EXTRACT
---
IPDreamer: Appearance-Controllable 3D Object Generation with Complex Image Prompts

The following content includes the environment installing of IPDreamer, training and testing commands, as well as a demonstration of the results.

The paper of IPDreamer can be referred to in the arxiv

Install

Install with pip

pip install -r requirements.txt

Download pre-trained models

To use image-conditioned 3D generation, you need to download some pretrained checkpoints manually:

Zero-1-to-3 for diffusion backend. It is hard-coded in guidance/zero123_utils.py.

cd pretrained/zero123
wget https://zero123.cs.columbia.edu/assets/zero123-xl.ckpt

Omnidata for depth and normal prediction. These ckpts are hardcoded in preprocess_image.py.

mkdir pretrained/omnidata
cd pretrained/omnidata
# assume gdown is installed
gdown '1Jrh-bRnJEjyMCS7f-WsaFlccfPjJPPHI&confirm=t' # omnidata_dpt_depth_v2.ckpt
gdown '1wNxVO4vVbDEMEpnAi_jwQObf2MFodcBR&confirm=t' # omnidata_dpt_normal_v2.ckpt

IP-Adapter for image prompts.
---
RECORDS
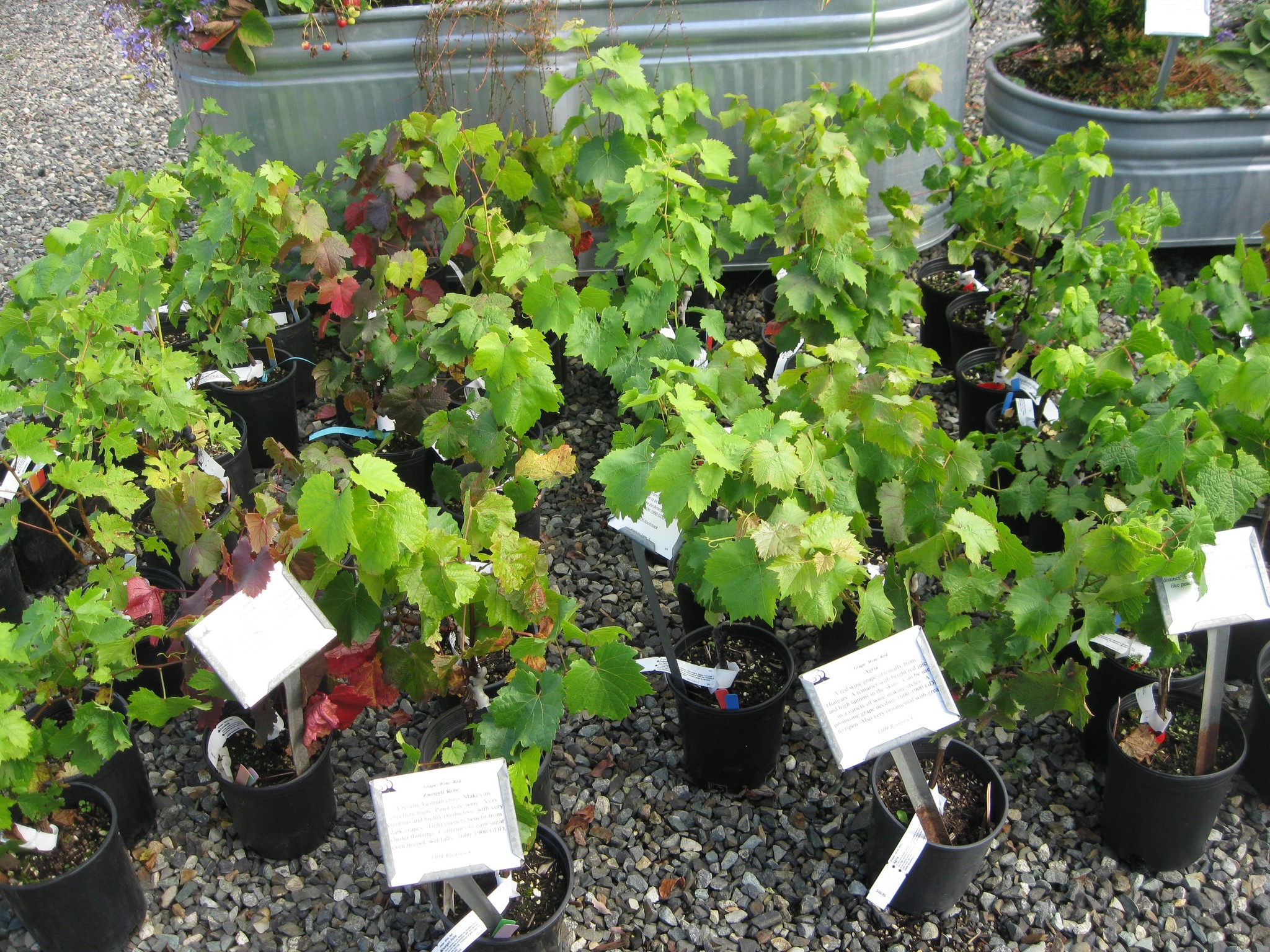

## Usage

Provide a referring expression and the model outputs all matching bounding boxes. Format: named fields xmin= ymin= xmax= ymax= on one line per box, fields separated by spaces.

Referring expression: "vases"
xmin=167 ymin=0 xmax=972 ymax=268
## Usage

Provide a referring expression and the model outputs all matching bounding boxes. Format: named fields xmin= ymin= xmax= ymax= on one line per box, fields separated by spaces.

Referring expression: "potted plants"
xmin=0 ymin=0 xmax=1270 ymax=952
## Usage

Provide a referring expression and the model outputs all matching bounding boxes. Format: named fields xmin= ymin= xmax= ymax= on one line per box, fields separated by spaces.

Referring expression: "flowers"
xmin=101 ymin=0 xmax=375 ymax=97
---
TASKS FOR THIS EXERCISE
(1) Answer these questions about the IPDreamer installation text:
(a) In which file is Zero-1-to-3 hard-coded?
(b) What does Omnidata predict?
(c) What command installs with pip?
(2) Write the next part of the IPDreamer installation text, starting after its last line.

THE REPLIES
(1)
(a) guidance/zero123_utils.py
(b) Depth and normal
(c) pip install -r requirements.txt

(2)
mkdir IP-Adapter
cd IP-Adapter
git lfs install
git clone https://huggingface.co/h94/IP-Adapter
GIT_LFS_SKIP_SMUDGE=1

For DMTet, we port the pre-generated 32/64/128 resolution tetrahedron grids under tets. The 256 resolution one can be found here.

Build extension (optional)

By default, we use load to build the extension at runtime. We also provide the setup.py to build each extension:

cd stable-dreamfusion

# install all extension modules
bash scripts/install_ext.sh

# if you want to install manually, here is an example:
pip install ./raymarching # install to python path (you still need the raymarching/ folder, since this only installs the built extension.)

Taichi backend (optional)

Use Taichi backend for Instant-NGP. It achieves comparable performance to CUDA implementation while No CUDA build is required. Install Taichi with pip:

pip install -i https://pypi.taichi.graphics/simple/ taichi-nightly

Trouble Shooting:

we assume working with the latest version of all dependencies, if you meet any problems from a specific dependency, please try to upgrade it first (e.g., pip install -U diffusers). If the problem still holds, reporting a bug issue will be appreciated!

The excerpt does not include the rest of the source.